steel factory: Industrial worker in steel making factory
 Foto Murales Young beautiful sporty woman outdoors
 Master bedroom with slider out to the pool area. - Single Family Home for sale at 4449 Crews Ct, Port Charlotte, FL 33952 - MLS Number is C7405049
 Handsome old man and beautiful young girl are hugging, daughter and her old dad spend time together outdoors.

--------

◆ Assigned task ◆
Could you return all of the data exactly as written?

◆ Completed task ◆
steel factory: Industrial worker in steel making factory
 Foto Murales Young beautiful sporty woman outdoors
 Master bedroom with slider out to the pool area. - Single Family Home for sale at 4449 Crews Ct, Port Charlotte, FL 33952 - MLS Number is C7405049
 Handsome old man and beautiful young girl are hugging, daughter and her old dad spend time together outdoors.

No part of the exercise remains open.